La cosa comenzó en septiembre del año pasado, cuando el gobierno nacional decretó que miles y miles de kilómetros cuadrados de las cuencas de los ríos Tapajós, Madeira y Tocantins quedaran incluidos en el Plan Nacional de Desestatización. La idea era privatizar la navegabilidad de esos ríos del Arco Norte de la Amazonia, por los que sale el cuarenta por ciento de las exportaciones de granos del Brasil.

Pero diez naciones indígenas pusieron el grito en el cielo y acusaron al gobierno de “vender nuestros ríos”. Son las mismas que andan trabando la explotación petrolera en la región y denuncian que dragar es revolver las toneladas de mercurio que los buscadores de oro tiraron impunemente en los ríos.

Hasta ahí, un debate político, pero el 22 de enero los indígenas bloquearon la entrada de camiones a la terminal de la Cargill en el puerto de Santarem. La firma opera en setenta países, es una de las mayores del rubro y sólo el año pasado exportó seis millones de toneladas de grano por ese puerto.
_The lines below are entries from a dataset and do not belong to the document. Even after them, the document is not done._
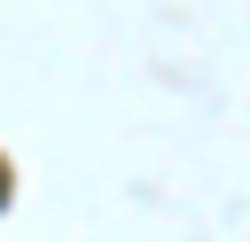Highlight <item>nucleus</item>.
<instances>
[{"instance_id": "nucleus-1", "label": "nucleus", "mask_w": 250, "mask_h": 242, "mask_svg": "<svg viewBox=\"0 0 250 242\" xmlns=\"http://www.w3.org/2000/svg\"><path fill=\"white\" fill-rule=\"evenodd\" d=\"M0 195H8V172H0Z\"/></svg>"}]
</instances>
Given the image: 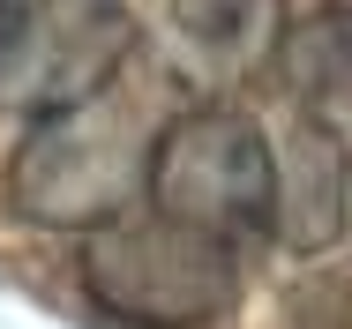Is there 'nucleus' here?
<instances>
[{"mask_svg":"<svg viewBox=\"0 0 352 329\" xmlns=\"http://www.w3.org/2000/svg\"><path fill=\"white\" fill-rule=\"evenodd\" d=\"M135 53V15L120 0H15L0 15V113L45 120L113 90Z\"/></svg>","mask_w":352,"mask_h":329,"instance_id":"4","label":"nucleus"},{"mask_svg":"<svg viewBox=\"0 0 352 329\" xmlns=\"http://www.w3.org/2000/svg\"><path fill=\"white\" fill-rule=\"evenodd\" d=\"M292 120H322V128L352 135V0H330L315 15H300L270 45Z\"/></svg>","mask_w":352,"mask_h":329,"instance_id":"6","label":"nucleus"},{"mask_svg":"<svg viewBox=\"0 0 352 329\" xmlns=\"http://www.w3.org/2000/svg\"><path fill=\"white\" fill-rule=\"evenodd\" d=\"M278 0H173V45L203 82H240L278 45Z\"/></svg>","mask_w":352,"mask_h":329,"instance_id":"7","label":"nucleus"},{"mask_svg":"<svg viewBox=\"0 0 352 329\" xmlns=\"http://www.w3.org/2000/svg\"><path fill=\"white\" fill-rule=\"evenodd\" d=\"M352 232V135L292 120L270 142V240L285 255H330Z\"/></svg>","mask_w":352,"mask_h":329,"instance_id":"5","label":"nucleus"},{"mask_svg":"<svg viewBox=\"0 0 352 329\" xmlns=\"http://www.w3.org/2000/svg\"><path fill=\"white\" fill-rule=\"evenodd\" d=\"M142 202L225 247L270 240V128L240 105H188L157 120Z\"/></svg>","mask_w":352,"mask_h":329,"instance_id":"3","label":"nucleus"},{"mask_svg":"<svg viewBox=\"0 0 352 329\" xmlns=\"http://www.w3.org/2000/svg\"><path fill=\"white\" fill-rule=\"evenodd\" d=\"M82 292L128 329H210L240 307V247L157 209L82 232Z\"/></svg>","mask_w":352,"mask_h":329,"instance_id":"2","label":"nucleus"},{"mask_svg":"<svg viewBox=\"0 0 352 329\" xmlns=\"http://www.w3.org/2000/svg\"><path fill=\"white\" fill-rule=\"evenodd\" d=\"M150 120L120 90H98L68 113L30 120L8 157V217L30 232H98L142 202Z\"/></svg>","mask_w":352,"mask_h":329,"instance_id":"1","label":"nucleus"}]
</instances>
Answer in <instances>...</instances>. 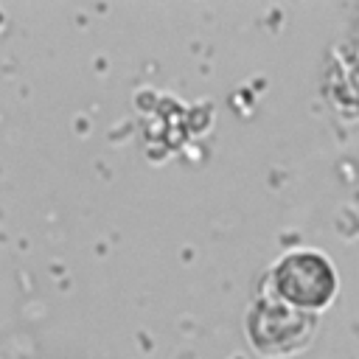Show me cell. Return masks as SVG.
<instances>
[{
	"label": "cell",
	"instance_id": "obj_1",
	"mask_svg": "<svg viewBox=\"0 0 359 359\" xmlns=\"http://www.w3.org/2000/svg\"><path fill=\"white\" fill-rule=\"evenodd\" d=\"M275 292L280 300L297 309H320L331 300L337 289V278L325 258L314 252H292L275 269Z\"/></svg>",
	"mask_w": 359,
	"mask_h": 359
},
{
	"label": "cell",
	"instance_id": "obj_2",
	"mask_svg": "<svg viewBox=\"0 0 359 359\" xmlns=\"http://www.w3.org/2000/svg\"><path fill=\"white\" fill-rule=\"evenodd\" d=\"M314 328V317L292 303L261 300L250 317V334L264 353H289L306 342Z\"/></svg>",
	"mask_w": 359,
	"mask_h": 359
}]
</instances>
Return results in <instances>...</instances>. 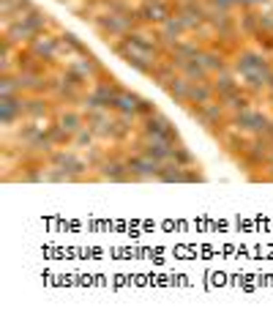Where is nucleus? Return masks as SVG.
<instances>
[{
  "mask_svg": "<svg viewBox=\"0 0 273 320\" xmlns=\"http://www.w3.org/2000/svg\"><path fill=\"white\" fill-rule=\"evenodd\" d=\"M128 39H131L134 44L140 47L142 52H153V47H150V44H145V41H142L140 36H128ZM128 63H137V66H140V55H134V52H128Z\"/></svg>",
  "mask_w": 273,
  "mask_h": 320,
  "instance_id": "nucleus-1",
  "label": "nucleus"
}]
</instances>
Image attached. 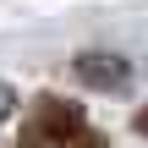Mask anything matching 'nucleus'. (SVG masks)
Returning <instances> with one entry per match:
<instances>
[{
  "mask_svg": "<svg viewBox=\"0 0 148 148\" xmlns=\"http://www.w3.org/2000/svg\"><path fill=\"white\" fill-rule=\"evenodd\" d=\"M22 148H99V137H93V126L82 121L77 104L44 99L38 115H33L27 132H22Z\"/></svg>",
  "mask_w": 148,
  "mask_h": 148,
  "instance_id": "nucleus-1",
  "label": "nucleus"
},
{
  "mask_svg": "<svg viewBox=\"0 0 148 148\" xmlns=\"http://www.w3.org/2000/svg\"><path fill=\"white\" fill-rule=\"evenodd\" d=\"M71 71H77L82 88H99V93H126V88H132V60H126V55H110V49L77 55Z\"/></svg>",
  "mask_w": 148,
  "mask_h": 148,
  "instance_id": "nucleus-2",
  "label": "nucleus"
},
{
  "mask_svg": "<svg viewBox=\"0 0 148 148\" xmlns=\"http://www.w3.org/2000/svg\"><path fill=\"white\" fill-rule=\"evenodd\" d=\"M137 132H143V137H148V110H143V115H137Z\"/></svg>",
  "mask_w": 148,
  "mask_h": 148,
  "instance_id": "nucleus-4",
  "label": "nucleus"
},
{
  "mask_svg": "<svg viewBox=\"0 0 148 148\" xmlns=\"http://www.w3.org/2000/svg\"><path fill=\"white\" fill-rule=\"evenodd\" d=\"M11 115H16V88H11V82H0V126H5Z\"/></svg>",
  "mask_w": 148,
  "mask_h": 148,
  "instance_id": "nucleus-3",
  "label": "nucleus"
}]
</instances>
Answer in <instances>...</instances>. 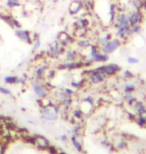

El trece de febrero, la justicia les ordenó levantar el bloqueo, pero los manifestantes no le dieron ni la hora a los jueces. De hecho, en la madrugada del 21 de ese mismo mes entraron de prepo en la terminal y la ocuparon. Unos cuarenta empleados pasaron horas trancados en sus oficinas, con miedo de salir.

¿Qué pedían los indígenas? La abolición del decreto, cosa que ocurrió a fin de mes. ¿Todos en paz? Ni ahí: la Cargill había prometido una inversión de 250 millones de dólares en el estado de Pará para recuperar tierras degradadas plantando cacao. Los gringos se vengaron anunciando que el proyecto se va a mudar a Ecuador. Brasilia tuvo que guardar silencio, porque la multinacional es una gran cliente e invirtió ocho mil millones de dólares en Brasil en cinco años.

El Master

El caso de corrupción del Banco Master acaba de tomar un giro inesperado. El banco de Daniel Vorcaro había sido una de esas cañitas voladoras del mundo financiero, de los que van de la nada al podio, en buena parte porque -se sabe ahora- se dedicaba a lavar dineros sospechados y a ofrecer buenos retornos a políticos de derecha que depositaban presupuestos enteros. Hasta ahora, era uno de esos casos financieros que toma años desentrañar y sólo salen a la luz porque, cañita voladora al fin, el banco quebró. Pero este martes todo cambió.

El banquero Vorcaro está ahora preso, como su primo y brazo derecho Fabiano Zettel, un urso totalmente tatuado que resultó ser el comandante en jefe de una organización de espionaje y aprietes al servicio del Master. El ministro de la Corte Suprema André Mendonca ordenó la prisión en régimen cerrado -efectiva y dura- de los dos cuando el análisis de sus comunicaciones demostró que estaban planeando el asesinato de un periodista del diario O Globo.

La víctima planificada es Lauro Jardim, que se dedicó desde el primer día al caso Master y al que Vorcaro consideraba un enemigo personal. Hay indicios de que no era el único y que Zettel se dedicaba a hacerle a rivales y a personas molestas esas propuestas que no se pueden rechazar, de las que le gustaban a Don Corleone.

Modas

La nueva moda entre los ricos y famosos de San Pablo y Río es el Uber Blindado. Literalmente: el servicio incluye ahora autos blindados, a una tarifa cuatro veces superior. En Brasil ya hay casi 43.000 autos con armadura, un crecimiento del 24 por ciento en apenas un año. El servicio es por app y sólo en Río ya abarca a 184 autos que te protegen “de balas perdidas, intentos de robo rompiendo las ventanillas y asaltos”, según la folletería. Y esos son los livianitos, con blindaje A3, que también hay A2 y A1, que tienen que ser reservados con tiempo.